**Provided passage:**
════════════════

The Sri-Lankan Exception: A Unique Re-Democratisation Process in South Asia
An overview of the political situation in Sri Lanka by Eric P. Meyer, Emeritus professor at Inalco, Paris, author of Sri Lanka, Biography of an Island, between local and global, Colombo, Viator,
2006. This is a shortened version of the article, available on the South Asia Programme website.
The overwhelming success of the National Peoples Power (NPP) in the Sri Lankan legislative elections of 14 November 2024 (more than two thirds of seats, 61.5% of the vote) confirmed the popularity of President Anura Kumara Dissanayake, elected on 21 September with 42.3% of the vote (55.9% after counting the preferential votes that serve as a second round), and of the team he put in place headed by Prime Minister Harini Amarasuriya. This success contrasts with the 3 to 4% of the vote obtained by Dissanayake in 2019 and by his party in 2020.
Beyond a simple rejection of discredited outgoing parliamentarians, how can such a meteoric rise be explained? And how was the democratic process not derailed in Sri Lanka, in spite of the succession of shocks which affected the country since independence – insurgencies of 1971 and 1987-1989, separatist war from the early 1980s to 2009, economic and political crisis of the early 2020s?

════════════════

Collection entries
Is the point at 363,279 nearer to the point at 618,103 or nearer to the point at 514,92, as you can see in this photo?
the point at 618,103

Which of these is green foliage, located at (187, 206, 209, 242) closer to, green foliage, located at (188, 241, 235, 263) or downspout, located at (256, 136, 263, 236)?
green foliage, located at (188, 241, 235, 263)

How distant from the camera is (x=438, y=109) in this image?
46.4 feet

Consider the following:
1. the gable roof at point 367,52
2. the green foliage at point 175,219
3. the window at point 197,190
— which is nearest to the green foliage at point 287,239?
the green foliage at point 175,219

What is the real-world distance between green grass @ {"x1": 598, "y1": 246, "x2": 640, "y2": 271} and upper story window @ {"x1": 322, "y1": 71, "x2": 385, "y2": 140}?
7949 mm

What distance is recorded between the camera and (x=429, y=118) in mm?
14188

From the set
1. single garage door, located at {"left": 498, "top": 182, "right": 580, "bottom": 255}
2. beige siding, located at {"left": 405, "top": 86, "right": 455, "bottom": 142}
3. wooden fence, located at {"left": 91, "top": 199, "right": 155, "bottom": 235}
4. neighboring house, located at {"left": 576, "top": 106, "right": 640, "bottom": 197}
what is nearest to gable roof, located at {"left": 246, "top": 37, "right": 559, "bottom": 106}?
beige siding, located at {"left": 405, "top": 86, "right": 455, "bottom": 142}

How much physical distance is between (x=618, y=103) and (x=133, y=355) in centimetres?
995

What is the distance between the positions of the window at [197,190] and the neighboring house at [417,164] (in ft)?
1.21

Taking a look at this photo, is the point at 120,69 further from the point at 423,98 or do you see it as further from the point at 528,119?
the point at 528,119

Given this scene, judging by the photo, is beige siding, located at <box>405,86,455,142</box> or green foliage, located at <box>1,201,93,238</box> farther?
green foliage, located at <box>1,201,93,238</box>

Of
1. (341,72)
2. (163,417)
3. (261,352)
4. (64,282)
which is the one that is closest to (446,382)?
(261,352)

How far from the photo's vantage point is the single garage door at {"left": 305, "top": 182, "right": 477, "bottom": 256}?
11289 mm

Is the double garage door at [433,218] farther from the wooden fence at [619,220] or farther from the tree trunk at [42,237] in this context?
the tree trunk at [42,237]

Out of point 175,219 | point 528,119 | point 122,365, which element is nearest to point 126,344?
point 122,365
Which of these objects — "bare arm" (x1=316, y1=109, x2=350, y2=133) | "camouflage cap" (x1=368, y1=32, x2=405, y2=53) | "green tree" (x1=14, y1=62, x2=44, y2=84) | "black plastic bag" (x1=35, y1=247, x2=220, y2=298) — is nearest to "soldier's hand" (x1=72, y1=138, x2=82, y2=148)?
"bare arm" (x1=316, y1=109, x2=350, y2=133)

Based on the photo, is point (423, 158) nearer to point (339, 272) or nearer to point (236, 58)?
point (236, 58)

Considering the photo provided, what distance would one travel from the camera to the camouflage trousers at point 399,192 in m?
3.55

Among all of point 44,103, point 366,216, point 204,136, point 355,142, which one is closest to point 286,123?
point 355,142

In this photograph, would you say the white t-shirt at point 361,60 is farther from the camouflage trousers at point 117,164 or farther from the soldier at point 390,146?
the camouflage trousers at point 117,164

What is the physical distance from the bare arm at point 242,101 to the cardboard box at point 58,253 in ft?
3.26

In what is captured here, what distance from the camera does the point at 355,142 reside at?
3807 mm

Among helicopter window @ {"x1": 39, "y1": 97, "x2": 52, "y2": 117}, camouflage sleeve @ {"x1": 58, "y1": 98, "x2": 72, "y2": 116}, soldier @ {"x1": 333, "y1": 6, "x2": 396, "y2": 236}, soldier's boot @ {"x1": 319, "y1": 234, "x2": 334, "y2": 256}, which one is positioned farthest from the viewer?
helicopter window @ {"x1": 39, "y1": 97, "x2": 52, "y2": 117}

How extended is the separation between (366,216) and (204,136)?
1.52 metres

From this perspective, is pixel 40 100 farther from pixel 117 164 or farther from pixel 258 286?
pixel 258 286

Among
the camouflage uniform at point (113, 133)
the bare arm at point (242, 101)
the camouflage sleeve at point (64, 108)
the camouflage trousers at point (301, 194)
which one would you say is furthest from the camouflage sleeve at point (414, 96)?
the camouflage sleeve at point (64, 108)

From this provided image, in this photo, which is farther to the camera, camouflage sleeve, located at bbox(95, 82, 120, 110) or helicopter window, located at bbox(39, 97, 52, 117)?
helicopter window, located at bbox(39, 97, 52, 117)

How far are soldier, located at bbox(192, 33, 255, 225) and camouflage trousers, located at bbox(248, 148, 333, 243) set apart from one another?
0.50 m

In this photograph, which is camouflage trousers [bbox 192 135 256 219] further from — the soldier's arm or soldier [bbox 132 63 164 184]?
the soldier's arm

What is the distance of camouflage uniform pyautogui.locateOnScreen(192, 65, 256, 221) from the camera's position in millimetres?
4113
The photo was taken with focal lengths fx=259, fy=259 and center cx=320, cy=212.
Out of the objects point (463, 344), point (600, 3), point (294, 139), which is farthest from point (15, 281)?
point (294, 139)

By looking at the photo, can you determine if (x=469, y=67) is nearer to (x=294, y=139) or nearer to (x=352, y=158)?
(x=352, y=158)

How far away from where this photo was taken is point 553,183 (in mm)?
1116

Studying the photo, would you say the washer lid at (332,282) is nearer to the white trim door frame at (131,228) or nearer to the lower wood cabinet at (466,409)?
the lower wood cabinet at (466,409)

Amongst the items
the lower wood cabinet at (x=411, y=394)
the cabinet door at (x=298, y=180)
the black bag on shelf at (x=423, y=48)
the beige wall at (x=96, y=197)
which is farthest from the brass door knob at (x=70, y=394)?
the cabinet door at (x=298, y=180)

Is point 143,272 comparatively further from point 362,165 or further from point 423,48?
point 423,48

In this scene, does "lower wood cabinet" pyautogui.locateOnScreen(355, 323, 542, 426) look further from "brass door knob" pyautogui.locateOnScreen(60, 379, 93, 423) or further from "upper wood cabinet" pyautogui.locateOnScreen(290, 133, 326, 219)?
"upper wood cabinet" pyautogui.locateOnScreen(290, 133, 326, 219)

════════════════

**Exercise brief:**
According to the overview of Sri Lanka's politics, what share of the vote did the National Peoples Power win in the legislative elections of 14 November 2024?

**Task response:**
61.5% of the vote